How do structured outputs change the reliability of LLM extraction tasks?

Instead of asking for plain text, structured outputs require the model to return data that matches a defined schema. In Python, that means using Pydantic classes; in JavaScript, it uses Zod. The returned JSON can then be validated and accessed by field (e.g., organizations, products, people, locations).
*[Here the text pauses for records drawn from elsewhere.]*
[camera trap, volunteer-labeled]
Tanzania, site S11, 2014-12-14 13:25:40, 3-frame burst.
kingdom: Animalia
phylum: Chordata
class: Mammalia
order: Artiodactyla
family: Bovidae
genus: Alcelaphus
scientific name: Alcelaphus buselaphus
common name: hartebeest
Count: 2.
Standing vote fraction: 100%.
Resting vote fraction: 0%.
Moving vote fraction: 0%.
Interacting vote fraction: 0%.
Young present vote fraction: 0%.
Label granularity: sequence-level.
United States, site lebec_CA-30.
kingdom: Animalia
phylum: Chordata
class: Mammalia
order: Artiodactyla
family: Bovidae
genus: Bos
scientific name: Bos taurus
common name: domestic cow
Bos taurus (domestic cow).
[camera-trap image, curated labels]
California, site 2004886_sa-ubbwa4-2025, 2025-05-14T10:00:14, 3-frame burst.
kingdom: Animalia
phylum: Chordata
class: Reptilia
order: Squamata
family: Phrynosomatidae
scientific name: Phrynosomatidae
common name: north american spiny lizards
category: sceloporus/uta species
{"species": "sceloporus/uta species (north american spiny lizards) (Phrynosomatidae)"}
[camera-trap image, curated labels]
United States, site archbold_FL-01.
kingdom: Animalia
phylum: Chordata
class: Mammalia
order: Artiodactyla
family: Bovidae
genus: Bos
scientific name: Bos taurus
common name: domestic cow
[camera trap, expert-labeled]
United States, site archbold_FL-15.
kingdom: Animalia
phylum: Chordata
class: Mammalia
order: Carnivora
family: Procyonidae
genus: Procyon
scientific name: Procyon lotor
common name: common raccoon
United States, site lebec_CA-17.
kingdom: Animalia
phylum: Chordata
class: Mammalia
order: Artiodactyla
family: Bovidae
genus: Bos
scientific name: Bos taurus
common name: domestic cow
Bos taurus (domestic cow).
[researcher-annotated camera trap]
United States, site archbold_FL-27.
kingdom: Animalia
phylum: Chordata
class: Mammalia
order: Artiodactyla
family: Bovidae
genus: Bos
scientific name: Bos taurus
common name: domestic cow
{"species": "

The transcript’s NER example shows that accuracy improves when the schema is paired with a good system prompt and a suitable model, turning extraction into something that can be programmatically consumed rather than manually read.

What role do system prompts and model choice play in entity extraction?

Entity extraction results are described as “hit and miss” with an off-the-shelf Llama 3.1 setup. Adding a system prompt and switching to a different Llama variant (Llama 3.2) improves outcomes—organizations and people are captured more consistently. The transcript also frames iteration as normal: start with a baseline, then refine prompts, try different models, and potentially build a dataset (using stronger models like Gemini 2.0) to fine-tune for the specific entity types needed.

How does schema nesting work in vision tasks like book detection?

The bookstore example uses a schema that nests objects: a top-level image description plus a list of “book” objects containing fields like title, author, and a confidence score. This nesting helps the model return a structured list of items rather than a single paragraph. The transcript notes that results depend on prompt specificity (e.g., mentioning books) and image quality; generic prompts and side text can lead to missed titles/authors.

Why does the album-cover app avoid hallucinating song durations?

The album extraction schema is designed so durations are included only when they’re available in the image. In the transcript, one album output includes a correct track list but no times, and the next includes times that match the printed durations. This behavior is attributed to the structured output constraints—schema design can prevent the model from inventing fields that aren’t supported by the source image.

What makes the mini app approach practical without an agent framework?

The transcript emphasizes that the pipeline is plain Python: define schemas, call the vision model, validate structured output, and save results (e.g., to Markdown) while iterating over a list of image files. Because the task is specific—extract track listings—there’s no need for agent orchestration. Once tuned, the same extraction function can run repeatedly as a background job to populate a database or RAG system.

Review Questions

When would you prefer schema-driven extraction over free-form prompting for an extraction pipeline?
In the NER example, what changes improved results, and why might that matter when building a dataset for fine-tuning?
How does the album-cover schema design influence whether durations appear in the output?

Key Points

1
Structured outputs enforce schema-shaped JSON responses, making extracted data easier to validate, index, and reuse in apps.
2
Python implementations rely on Pydantic classes; JavaScript implementations rely on Zod schemas for the same schema-driven approach.
3
Entity extraction quality depends heavily on both model choice and prompt quality, with system prompts improving consistency.
4
Vision extraction works best when prompts and schemas explicitly reflect the target domain (e.g., books, album track listings) and when image quality is sufficient.
5
Schema nesting (lists of objects inside a top-level object) supports realistic outputs like “books on a shelf” or “songs in an album.”
6
Designing optional fields in the schema can prevent hallucinations—for example, including durations only when they appear in the image.
7
Local execution supports privacy and cost control, enabling repeatable background jobs that feed databases or RAG systems.

Highlights

Structured outputs turn image/text extraction into validated, schema-shaped data rather than brittle free-form text.

Adding a system prompt and switching to a different Llama variant improved NER consistency for organizations and people.

A Python mini app extracted album track listings into structured album/song objects, including durations only when present in the source.

Schema design and field descriptions helped the vision model return nested, app-ready results like book lists and song lists.